Heimatkunde: Mühlhäuser Uhrmacher erobert die Literaturwelt

Daniel Siegfried Pitschmann wurde am 12. Januar 1930 im niederschlesischen Grünberg (heute: Zielena Gora in Polen) geboren. Im Februar 1945 verschlug es die Familie des Tischlermeisters Daniel Pitschmann mit seiner Frau und den vier Kindern Siegfried, Karl-Heinz, Erika und Ruth nach Mühlhausen in Thüringen. Ein älterer Bruder war bereits im Krieg gefallen und eine jüngere Schwester gestorben.

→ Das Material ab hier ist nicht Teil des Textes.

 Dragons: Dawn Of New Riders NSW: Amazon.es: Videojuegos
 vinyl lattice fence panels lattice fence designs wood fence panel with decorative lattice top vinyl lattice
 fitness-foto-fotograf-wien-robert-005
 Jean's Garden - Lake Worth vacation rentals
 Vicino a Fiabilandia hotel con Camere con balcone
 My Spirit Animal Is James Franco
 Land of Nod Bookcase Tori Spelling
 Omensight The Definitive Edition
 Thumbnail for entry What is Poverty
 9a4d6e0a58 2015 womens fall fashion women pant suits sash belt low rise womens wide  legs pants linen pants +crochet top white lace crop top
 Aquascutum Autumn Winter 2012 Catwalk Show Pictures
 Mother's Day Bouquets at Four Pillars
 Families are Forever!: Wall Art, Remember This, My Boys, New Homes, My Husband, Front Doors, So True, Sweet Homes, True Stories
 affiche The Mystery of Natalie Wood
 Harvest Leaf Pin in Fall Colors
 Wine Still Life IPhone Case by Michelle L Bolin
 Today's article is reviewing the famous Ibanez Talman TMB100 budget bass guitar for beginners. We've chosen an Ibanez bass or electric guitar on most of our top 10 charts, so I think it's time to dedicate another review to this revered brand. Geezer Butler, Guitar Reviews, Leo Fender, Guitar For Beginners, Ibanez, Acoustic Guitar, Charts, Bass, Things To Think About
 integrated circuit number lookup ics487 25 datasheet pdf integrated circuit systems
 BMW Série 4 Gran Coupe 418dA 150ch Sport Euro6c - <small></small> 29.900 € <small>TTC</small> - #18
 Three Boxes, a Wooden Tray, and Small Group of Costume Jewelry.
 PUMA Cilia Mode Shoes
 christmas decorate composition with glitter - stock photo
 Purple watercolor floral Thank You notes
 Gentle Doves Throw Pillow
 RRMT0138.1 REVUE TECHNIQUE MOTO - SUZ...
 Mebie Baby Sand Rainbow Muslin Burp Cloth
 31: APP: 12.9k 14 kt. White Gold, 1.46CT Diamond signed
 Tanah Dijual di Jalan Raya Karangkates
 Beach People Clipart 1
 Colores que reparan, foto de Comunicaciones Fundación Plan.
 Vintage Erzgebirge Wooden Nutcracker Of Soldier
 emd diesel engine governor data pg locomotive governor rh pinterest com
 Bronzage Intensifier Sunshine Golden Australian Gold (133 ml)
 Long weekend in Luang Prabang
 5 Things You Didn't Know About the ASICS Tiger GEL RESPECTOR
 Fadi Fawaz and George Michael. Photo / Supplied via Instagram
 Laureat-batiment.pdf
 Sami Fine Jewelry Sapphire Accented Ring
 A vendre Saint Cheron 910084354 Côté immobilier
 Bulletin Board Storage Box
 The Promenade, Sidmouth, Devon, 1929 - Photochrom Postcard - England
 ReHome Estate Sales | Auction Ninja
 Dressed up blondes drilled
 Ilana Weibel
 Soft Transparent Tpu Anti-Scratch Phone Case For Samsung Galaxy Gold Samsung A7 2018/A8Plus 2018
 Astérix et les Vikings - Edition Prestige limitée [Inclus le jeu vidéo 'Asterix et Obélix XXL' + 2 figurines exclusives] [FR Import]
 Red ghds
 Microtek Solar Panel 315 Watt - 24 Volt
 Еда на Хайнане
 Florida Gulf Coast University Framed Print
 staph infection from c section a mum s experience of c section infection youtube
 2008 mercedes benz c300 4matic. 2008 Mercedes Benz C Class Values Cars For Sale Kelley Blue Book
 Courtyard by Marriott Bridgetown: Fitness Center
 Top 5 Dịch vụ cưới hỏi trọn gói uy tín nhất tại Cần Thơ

Somit sollte Siegfried Pitschmann zwölf Jahre in Mühlhausen verbringen. In seinen von Marie-Elisabeth Lüdde aufgezeichneten Erinnerungen "Verlustanzeige" äußert er rückblickend: "Und ich weiß noch, der größte Eindruck für mich war dieser mittelalterliche Stadtkern. (...) Und hier erlebte ich eine geschichtsträchtige Stadt, so wie ich sie nur aus der Literatur, aus Geschichten und aus Lesebüchern kannte. (...) Das war für mich ein richtiges Ur-Erlebnis, das mich sehr geprägt hat."
Uhrmacher, Tischler und Schriftsteller

Pitschmann erlernte 1946 bis 1950 den Beruf eines Uhrmachers bei dem Uhrmachermeister Arthur Rost (1880-1962) in der Linsenstraße 13, den er bis 1956 ausübte. Zwischenzeitlich arbeitete er bei seinem Vater in der Tischlerei. Pitschmann begann bereits in Mühlhausen zu schreiben. Er las am 10. Mai 1953 - am "Tag des freien Buches" - aus eigenen Manuskripten im Puschkinhaus, dem damaligen "Haus der DSF". Der junge Autor erhielt im gleichen Jahr den Anna-Seghers-Preis für seine Liebesgeschichte "Sieben ist eine gute Zahl". In der "Mühlhäuser Warte" (5/1959) - dem Monatsjournal des Kulturbundes - stellte den Autor der Kreisbibliothekar Hans Joachim Weinert (1911-1995) vor.

Der 21-jährige Pitschmann heiratete 1951 die dreizehn Jahre ältere Elfriede Stölcker (1917-1992, später verheiratete Hesse). Sie war geschieden, hatte zwei kleine Söhne und war vor den Bombenangriffen in Hamburg zu den Eltern nach Mühlhausen in die Herrenstraße 4 geflüchtet. Sie stammte aus einer alteingesessenen Mühlhäuser Gerberfamilie. Ihr Großvater war der Gerbermeister Hermann Aemilius (1864-1930), der in der Kuttelgasse 7 seine Gerberei betrieb. Dessen Sohn Wilhelm Aemilius (1886-1960) wohnte zwar in der Herrenstraße 4, führte aber die Gerberei Zöllnersgasse 1. Elfriede Pitschmann legte am 23. Juni 1952 die Prüfung als Gerbermeisterin ab und führte die Gerberei ihres Vaters und Großvaters bis 1976. Seither leitet sie ihr Sohn Jürgen Stölcker (Jg. 1939) in der vierten Generation. Die Gerberei ist im Stadtzentrum die letzte in Mühlhausen.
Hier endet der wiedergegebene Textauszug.